Après 15h de vol, c’est un pape Francois en forme qui a atterri à Santiago du Chili. À 81 ans, le pape argentin va effectuer une visite de 6 jours en Amérique latine, qu’il entame au Chili. Le pape a visité les lieux saint de Santiago la première journée. Ensuite, il s’est rendu à la Cathédrale de Santiago, à la rencontre des prêtres et religieuses, en pleine polémique, due à des affaires de pédophilie. Un discours, d’ailleurs très attendu, qu’il a rendu sur ces cas qui ont plus que décrédibilisé l’Église catholique du pays.

Un message plutôt brouillé, qui a plus choqué les Chiliens que rassurer lors de son dernier jours de visite. En effet, il a donné une bonne accolade en plein public, à Mgr Juan Barros, accusé d’avoir gardé en silence un bon nombre d’agissements d’un ancien prêtre pédophile défloqué par le Vatican.
Il a même déclaré : “Le jour ou vous m’apportez une preuve contre l’évêque Barros, je vous parlerai. Il n’y a pas une seule preuve contre lui. Tout est calomnie, c’est clair ? ”, a des journalistes chiliens.

Ce qui a surpris le cardinal Sean Patrick O’Malley, chef d’une commission anti-pédophilie au sein du Vatican. Qui a dit qu’il est “compréhensible” que les paroles du pape François aient pu susciter “une grande douleur” chez les victimes. Il en a aussi profité pour réaffirmer sa position ferme sur la tolérance zéro sur les actes de pédophilie au sein de l’Église.

Une crainte sur le sujet nucléaire.

Durant son trajet, le souverain pontife, accompagné de près de soixante-dix journalistes, a abordait le sujet de guerre nucléaire peut-être imminente. Il leur a tous fait parvenir une photo de deux enfants qui venait de subir le tir de la bombe de Nagasaki, du photographe Francesco. Il a répondu à la question au sujet de ce geste, et le pape François s’est expliqué : “Une image comme celle-ci émeut plus que 1000 mots, j’ai voulu la partager avec vous.”. Évoquant juste après, son avis sur la potentialité d’une guerre nucléaire : “J’ai vraiment peur […] nous sommes à la limite, il suffit d’un incident. On ne peut pas précipiter la situation. Nous devons éliminer les armements nucléaires.”

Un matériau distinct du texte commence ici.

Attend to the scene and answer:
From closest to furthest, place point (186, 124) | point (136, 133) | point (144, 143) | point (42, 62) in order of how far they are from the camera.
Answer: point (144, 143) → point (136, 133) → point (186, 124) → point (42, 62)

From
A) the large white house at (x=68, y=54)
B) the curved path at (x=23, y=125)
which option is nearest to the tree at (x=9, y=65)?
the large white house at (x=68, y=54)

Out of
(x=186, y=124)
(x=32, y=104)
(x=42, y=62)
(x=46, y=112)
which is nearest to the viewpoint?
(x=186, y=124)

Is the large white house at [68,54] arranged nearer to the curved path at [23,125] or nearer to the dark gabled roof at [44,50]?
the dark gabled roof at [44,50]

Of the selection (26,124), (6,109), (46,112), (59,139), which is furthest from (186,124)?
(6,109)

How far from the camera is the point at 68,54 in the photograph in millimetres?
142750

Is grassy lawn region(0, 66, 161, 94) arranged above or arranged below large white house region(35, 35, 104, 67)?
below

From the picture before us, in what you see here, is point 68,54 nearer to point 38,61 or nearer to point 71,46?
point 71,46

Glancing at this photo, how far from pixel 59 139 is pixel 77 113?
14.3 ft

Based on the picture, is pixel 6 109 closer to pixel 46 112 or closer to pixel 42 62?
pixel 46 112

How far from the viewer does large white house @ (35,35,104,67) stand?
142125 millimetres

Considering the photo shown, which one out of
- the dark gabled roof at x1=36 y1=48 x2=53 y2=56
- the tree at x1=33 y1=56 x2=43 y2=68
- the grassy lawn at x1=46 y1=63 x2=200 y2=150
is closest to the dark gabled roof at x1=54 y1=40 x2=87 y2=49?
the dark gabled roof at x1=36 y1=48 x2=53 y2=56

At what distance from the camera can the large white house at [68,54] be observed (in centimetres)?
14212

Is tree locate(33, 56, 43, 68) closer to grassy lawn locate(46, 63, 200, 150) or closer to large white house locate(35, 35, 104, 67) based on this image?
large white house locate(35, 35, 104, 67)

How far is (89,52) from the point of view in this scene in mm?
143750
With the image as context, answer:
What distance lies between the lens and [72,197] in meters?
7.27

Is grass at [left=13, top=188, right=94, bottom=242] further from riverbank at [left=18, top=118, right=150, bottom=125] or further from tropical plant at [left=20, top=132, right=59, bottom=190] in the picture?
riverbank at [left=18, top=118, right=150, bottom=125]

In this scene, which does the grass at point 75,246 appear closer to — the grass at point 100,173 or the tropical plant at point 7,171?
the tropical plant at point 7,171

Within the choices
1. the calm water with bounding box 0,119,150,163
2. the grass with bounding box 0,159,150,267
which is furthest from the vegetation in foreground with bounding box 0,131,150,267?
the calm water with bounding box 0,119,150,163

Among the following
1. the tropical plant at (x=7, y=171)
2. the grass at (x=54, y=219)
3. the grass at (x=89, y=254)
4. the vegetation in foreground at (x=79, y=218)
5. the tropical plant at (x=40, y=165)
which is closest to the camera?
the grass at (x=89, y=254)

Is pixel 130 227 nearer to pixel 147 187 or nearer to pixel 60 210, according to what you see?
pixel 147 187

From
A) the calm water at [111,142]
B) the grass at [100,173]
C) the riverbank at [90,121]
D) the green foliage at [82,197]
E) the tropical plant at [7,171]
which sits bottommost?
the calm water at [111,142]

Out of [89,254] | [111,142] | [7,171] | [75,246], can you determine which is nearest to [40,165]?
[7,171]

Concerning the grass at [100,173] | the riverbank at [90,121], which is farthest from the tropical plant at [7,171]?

Il aurait même taclé le Président américain, Donald J. Trump, sur le sujet tant polémique du mur a la frontière avec le Mexique : “Une personne qui pense seulement à construire des murs entre les gens et non des ponts n’est pas une personne chrétienne.”.

Une visite au Chili qui n’a donc pas été de tout repos pour le chef du Vatican.